Pham Anh Tuan, head of Department of Payments at the State Bank of Vietnam (SBV), shed light on the trajectory of domestic card issuance. “By the end of July, 15 card-issuing organisations had issued domestic credit cards. The circulation of these domestic cards stood at over 811,000, marking a surge of 42 per cent compared to the same period in 2022,” he said.
He further elaborated that over the last four years, domestic credit card issuance witnessed an average annual growth of 29.6 per cent. This outpaces international credit cards, which grew 17.72 per cent per annum.
However, the proportion of domestic cards remains modest, accounting for just 8.7 per cent of all circulating credit cards, Tuan pointed out.
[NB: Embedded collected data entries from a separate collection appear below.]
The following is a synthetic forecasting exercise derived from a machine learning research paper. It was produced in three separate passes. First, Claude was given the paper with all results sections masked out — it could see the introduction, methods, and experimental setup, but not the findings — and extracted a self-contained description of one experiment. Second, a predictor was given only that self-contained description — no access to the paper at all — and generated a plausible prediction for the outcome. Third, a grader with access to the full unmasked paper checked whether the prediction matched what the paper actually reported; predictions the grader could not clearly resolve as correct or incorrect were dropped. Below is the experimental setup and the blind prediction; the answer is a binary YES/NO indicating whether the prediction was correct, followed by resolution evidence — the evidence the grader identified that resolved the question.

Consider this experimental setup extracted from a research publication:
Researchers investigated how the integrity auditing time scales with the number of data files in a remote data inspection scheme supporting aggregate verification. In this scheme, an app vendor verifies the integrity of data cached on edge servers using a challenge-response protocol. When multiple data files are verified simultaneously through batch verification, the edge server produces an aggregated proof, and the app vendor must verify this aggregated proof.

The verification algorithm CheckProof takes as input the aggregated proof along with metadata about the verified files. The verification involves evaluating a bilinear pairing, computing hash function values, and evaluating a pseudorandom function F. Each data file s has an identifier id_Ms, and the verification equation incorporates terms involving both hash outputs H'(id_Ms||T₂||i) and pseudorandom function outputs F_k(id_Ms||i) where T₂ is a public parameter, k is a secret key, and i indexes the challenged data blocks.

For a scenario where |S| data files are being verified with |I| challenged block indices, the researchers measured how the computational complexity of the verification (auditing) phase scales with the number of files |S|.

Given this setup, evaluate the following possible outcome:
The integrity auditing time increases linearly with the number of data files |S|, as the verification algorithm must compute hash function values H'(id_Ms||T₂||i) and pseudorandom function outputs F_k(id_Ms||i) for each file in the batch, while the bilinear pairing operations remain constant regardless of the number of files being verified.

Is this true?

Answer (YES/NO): YES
“Beyond the standard features, the intrinsic benefits of domestic credit cards might prove attractive to the average consumer or those newly acquainted with banking services,” he continued. “Straightforward card opening procedures, lower issuance and transaction costs, and fostering easier access to banking services facilitate the drive towards cashless transactions and comprehensive financial inclusion.”
Le Phuong Hai, deputy CEO of VietCredit, provided an institutional perspective, noting the significant potential credit cards bring to the consumer credit landscape. “Credit card penetration in consumer lending across banks and financial companies has been on the rise in recent years, but it remains below 10 per cent,” Hai said.
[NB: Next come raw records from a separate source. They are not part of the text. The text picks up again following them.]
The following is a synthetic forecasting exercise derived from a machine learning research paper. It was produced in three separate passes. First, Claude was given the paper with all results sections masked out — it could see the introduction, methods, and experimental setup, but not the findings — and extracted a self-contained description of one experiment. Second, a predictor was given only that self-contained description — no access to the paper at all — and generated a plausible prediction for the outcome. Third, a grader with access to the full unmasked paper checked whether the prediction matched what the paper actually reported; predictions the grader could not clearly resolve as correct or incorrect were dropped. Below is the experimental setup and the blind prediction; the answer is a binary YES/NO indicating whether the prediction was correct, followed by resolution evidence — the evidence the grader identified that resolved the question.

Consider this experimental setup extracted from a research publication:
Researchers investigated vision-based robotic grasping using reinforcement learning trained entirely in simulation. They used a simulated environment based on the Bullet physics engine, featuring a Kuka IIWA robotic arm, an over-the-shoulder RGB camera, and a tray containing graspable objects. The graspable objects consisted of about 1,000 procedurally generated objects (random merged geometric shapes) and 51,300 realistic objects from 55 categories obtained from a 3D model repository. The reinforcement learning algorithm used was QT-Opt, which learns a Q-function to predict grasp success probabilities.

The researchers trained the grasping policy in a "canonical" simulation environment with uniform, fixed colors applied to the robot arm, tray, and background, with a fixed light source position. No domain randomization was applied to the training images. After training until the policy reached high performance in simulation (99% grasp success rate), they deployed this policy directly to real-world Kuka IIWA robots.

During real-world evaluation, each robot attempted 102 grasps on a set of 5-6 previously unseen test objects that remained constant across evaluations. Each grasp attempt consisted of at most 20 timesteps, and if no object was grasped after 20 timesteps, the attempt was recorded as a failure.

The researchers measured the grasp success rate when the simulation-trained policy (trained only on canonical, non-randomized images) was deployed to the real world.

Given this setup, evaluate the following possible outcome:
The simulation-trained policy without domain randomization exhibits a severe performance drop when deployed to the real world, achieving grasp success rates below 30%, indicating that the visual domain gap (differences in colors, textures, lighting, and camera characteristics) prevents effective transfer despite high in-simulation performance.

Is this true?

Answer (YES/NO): YES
He emphasised that Napas Credit occupies a mere 5.5 per cent share of the total credit card debt. Surprisingly, VietCredit, with its predominant focus on domestic credit cards, currently commands over half of the market share, serving more than a million customers.
Le Hong Phuc, deputy CEO of Agribank, also asserted the supremacy of domestic credit cards over international variants in the local market due to the former’s cost-efficiency. “It aptly serves as a ‘national credit card’, catering to various customer segments including students and temporary workers with fluctuating incomes,” Phuc said.
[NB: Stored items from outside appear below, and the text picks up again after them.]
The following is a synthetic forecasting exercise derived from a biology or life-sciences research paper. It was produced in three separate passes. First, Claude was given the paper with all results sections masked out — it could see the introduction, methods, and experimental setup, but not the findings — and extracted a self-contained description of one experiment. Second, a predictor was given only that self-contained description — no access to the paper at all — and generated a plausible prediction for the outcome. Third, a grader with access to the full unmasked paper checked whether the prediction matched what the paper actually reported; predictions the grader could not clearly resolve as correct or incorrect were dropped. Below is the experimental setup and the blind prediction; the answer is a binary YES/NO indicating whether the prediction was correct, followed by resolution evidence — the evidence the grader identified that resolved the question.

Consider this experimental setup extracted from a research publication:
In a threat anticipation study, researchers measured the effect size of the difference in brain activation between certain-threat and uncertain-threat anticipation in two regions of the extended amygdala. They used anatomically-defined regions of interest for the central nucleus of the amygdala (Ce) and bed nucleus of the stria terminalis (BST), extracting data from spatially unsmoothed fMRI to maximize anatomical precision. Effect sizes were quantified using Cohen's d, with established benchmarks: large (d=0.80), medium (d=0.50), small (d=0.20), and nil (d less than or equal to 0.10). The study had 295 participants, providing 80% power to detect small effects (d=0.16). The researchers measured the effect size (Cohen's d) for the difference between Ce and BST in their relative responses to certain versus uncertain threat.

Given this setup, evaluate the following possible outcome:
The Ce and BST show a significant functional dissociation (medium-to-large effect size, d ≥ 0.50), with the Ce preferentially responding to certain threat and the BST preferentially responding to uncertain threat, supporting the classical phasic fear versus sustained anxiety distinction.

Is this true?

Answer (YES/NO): NO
In an international context, merely over 4 per cent of Vietnam’s population possess credit cards, inclusive of international variants. This is in stark contrast to neighbours like Thailand (10 per cent), Malaysia (21 per cent), China (21 per cent), Singapore (49 per cent), Taiwan (54 per cent), and Japan (68 per cent). These statistics underline the immense potential for domestic credit card expansion in Vietnam, leveraging their distinctive advantages.
Nguyen Dang Hung, deputy general director of Napas, said that cashless payments via QR code and card-based transactions have become increasingly prevalent recently. Moreover, the convenience of buy now, pay later schemes and credit card payments has seen wider acceptance.
“The proliferation of smartphones and internet access has further solidified the foundation for mobile-based payments in Vietnam. With a population of over 100 million, the nation offers an enormous potential market for the growth of domestic credit cards,” Hung said. “Globally, any payment technology or product that exists is now also available in Vietnam. However, the payment infrastructure remains fragmented.”
Meanwhile, experts also believe that domestic credit cards are gaining traction not just as a financial tool, but also as a representation of national pride.
Nguyen Tuan Anh, vice head of the Delegate Task Force of the National Assembly Standing Committee said, “The SBV needs to implement apt strategies that encourage residents to utilise domestic credit cards. Domestic credit cards stand as a national brand. It’s imperative to establish connections ensuring so that consumers can use these cards both domestically and internationally.”
While urban areas have seen a surge in credit card adoption, rural markets remain relatively untapped. “The focus should be on broadening financial literacy and mechanisms that deeply reach our citizens,” said Anh. “Vietnam, with its significant rural population of approximately 63 million, presents a ripe opportunity for evolving payment card products and services.”
Highlighting the high costs associated with issuing domestic credit cards, Anh urged the SBV to innovate. “Users often face high interest rates, but with advanced technology, we can minimise these costs. We can leverage interest rate incentives to promote domestic credit card adoption among the public,” Anh said.